Nobody knew that night would be the worst night of my life. There was going to be a huge party. Of course being a high school party there was going to be tons of drinking, smoking pot and probably many other drugs.
As more people got to the party the alcohol was running out quickly, and that’s when things got out of control. Of course no one was fit to be driving. As it got later into the night, parents started calling their children because they had missed curfew. Many parents began to panic and call everyone they knew to try to find out where their children were. Friends of their children had told the worried parents about the party and approximately where it was. Finally, all of the parents found their children and brought them safely home.
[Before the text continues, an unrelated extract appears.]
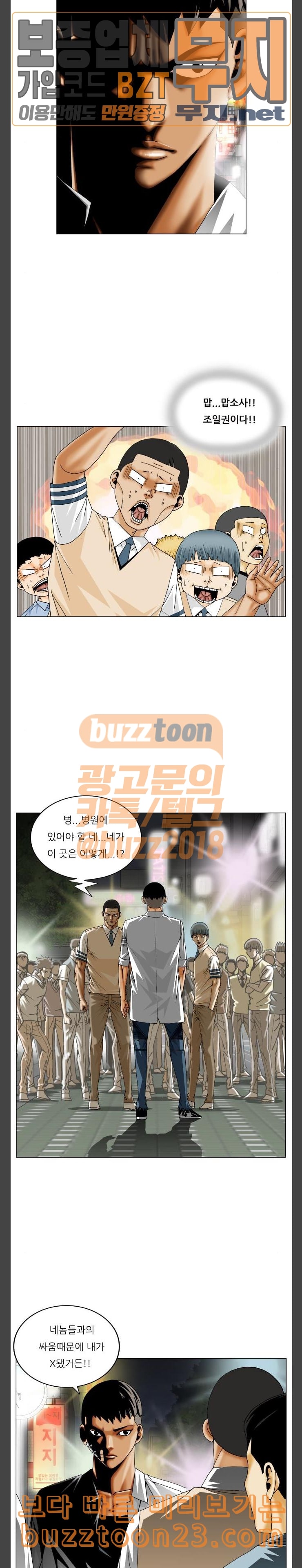 Ultimate Legend: Kang Hae Hyo Ch.330 p8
Once I woke up the next morning I slowly began to try to figure out exactly what had happened the night before. I remember my best friend at the time running around without her shirt on trying to impress the guys. I remember myself on the phone with my current boyfriend, crying scared to death that my parents were going to call the police. I can still here his voice saying, “I’m sorry but I’m across town at another party and I’m not coming to get you.”
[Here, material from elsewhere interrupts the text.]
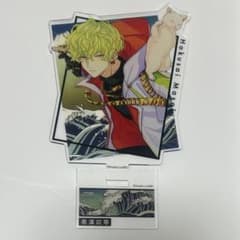 Paradox Live アクスタ 悪漢奴等 征木北斎 パラライのサムネイル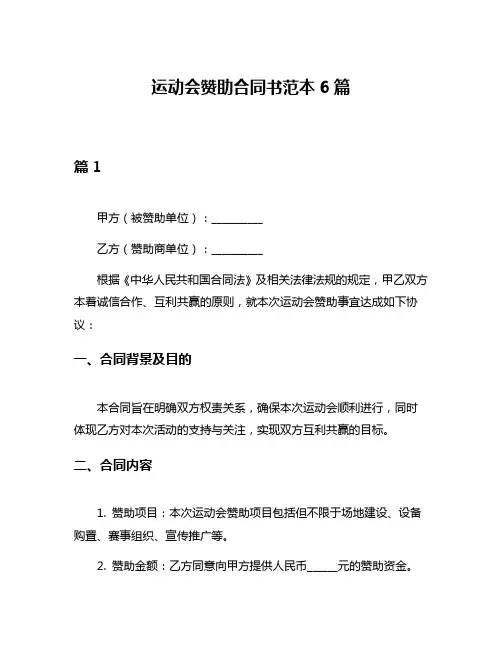 运动会赞助合同书范本6篇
I finally urged myself to get up and face my parents. When I got downstairs I found my mom crying at the kitchen table. I sat down and couldn’t bear to look into her eyes. She looked at me and began to say that she didn’t know what to do with me anymore and that she had given up on me. Scared of what my mom would do, I started telling her what had happened. I told her that I had gone with my friend to make sure that she stayed safe because she had to meet her previous drug dealer to pay off a drug debt. She listened closely as I told her the entire story.
At school, I found out that my mom had called my friend’s mom. She hated me. She was being forced to go to a clinic. As bad as I felt for it, I knew it was the right thing for me to do. However, I hated my mother for not telling me that she was calling my friends mom. I also hated my boyfriend for not caring about picking me up from the party.
Now off drugs, my friend and I are close again. Everyday I’m thankful that she forgave me because my life wouldn’t be the same if she hadn’t. My mother and I also are talking and do the normal mother-daughter activities. I wouldn’t be the same person if I hadn’t forgiven her. I believe in forgiveness. Nobody can live a happy life burdened by grudges.